[Podany tekst]

# spis opcji jadra gentoo-sources

## wodzik

witam 

ostatnio pare razy kompilowalem nowe gentoo sources i stwierdzielm ze juz calkiem niezle mi to idzie, tym bardziej ze domyslny zestaw opcji wlaczonych/wylaczaonych jest calkiem sensowny i pozostaje mi tylko pare pierdol zmienic. ale tak sobie mysle ze wciaz opcji jadra to dla mnie czarna magia, tym nardziej ze z angielskim u mnie raczej cienko jest. mysle ze ten problem ma tez wielu innych uzytkownikow (szczegolnie poczatkujacych).  wiec w mojej glowie zrodzil sie pomysl zeby zrobic posta ktory bedzie opisywal jak najwiecej opcji kernela. wygladalo by to tak ze ktos by zalozyl posta (no dobra to nawet moge byc ja ;] ) a ludzie by pisali o poszczegolnych opcjach kernela. masz ochote i wiesz co spowoduje wlaczenie tej konkretnej opcji, mozna napisac czy lepiej miec jako modul czy na stale itd/itp. potem ja robie edytuj posta i wstawiam opcje we wlasciwym miejsu.  wogole fajnie by bylo jak by byl jeden post przyklejony gdzies u gory z spisem opcji i osobny watek do dyskusji, zeby sie burdel nie robil.  wiem ze jest pare stron po polsku z takim czyms, ale ja chce zebrac jak najwiecej w jednym miejscu i do tego zeby to byl opis domyslnego kernela naszej dystrybucji. kiedys byla calkiem niezla strona jakiegos studenta, ktory robil magisterke na ten temat (nie pamietam adresu), ale koles chyba napisal ta magisterke i dal sobie luz z strona.

----------

## doman

http://kompilacja_jadra_linuxa_26.xt.pl/

Na tej stronie jest przetłumaczona spora część opcji jądra  :Wink: 

----------

## wodzik

dokladnie o tym mowilem. ale na stronie nie ma wzystkiego. ale stanowi calkiem niezla baze wyjsciowa ;]

----------

## no4b

Trochę to bez sensu, bo po pierwsze help w menuconfig jest dobry, a po drugie "co w moduł, a co na stałe" jest kwestią chęci i potrzeb. Jestem pewien, że toczyłyby się o to spory, każdy by miał swój "patent" na daną opcję. Komilacja jądra nie jest trudna. Każdy kto wie jaki ma sprzęt i umie czytać helpa z jądra sobie z tym poradzi.

----------

## rzabcio

 *no4b wrote:*   

> Jestem pewien, że toczyłyby się o to spory, każdy by miał swój "patent" na daną opcję.

 

Przecież nie chodzi o tłumaczenie JAK to robić, tylko o przetłumaczenie i wyjaśnienie opcji!

[Polecenia]
(a) Przepisz z wątku o opcjach jądra całość od słów „dokladnie o tym” aż do słów „z tym poradzi.”, zastępując „menuconfig” przez „nconfig”.
(b) Co według wpisu użytkownika doman w wątku o opcjach jądra znajduje się na podanej przez niego stronie?

[Dostarczony materiał]
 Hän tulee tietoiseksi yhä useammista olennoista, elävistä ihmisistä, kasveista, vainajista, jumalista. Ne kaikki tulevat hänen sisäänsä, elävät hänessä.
* * *
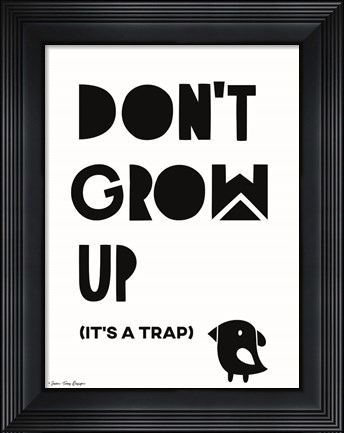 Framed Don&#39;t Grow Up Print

[Odpowiedzi]
(a)
dokladnie o tym mowilem. ale na stronie nie ma wzystkiego. ale stanowi calkiem niezla baze wyjsciowa ;]

----------

## no4b

Trochę to bez sensu, bo po pierwsze help w nconfig jest dobry, a po drugie "co w moduł, a co na stałe" jest kwestią chęci i potrzeb. Jestem pewien, że toczyłyby się o to spory, każdy by miał swój "patent" na daną opcję. Komilacja jądra nie jest trudna. Każdy kto wie jaki ma sprzęt i umie czytać helpa z jądra sobie z tym poradzi.

(b) Przetłumaczona spora część opcji jądra.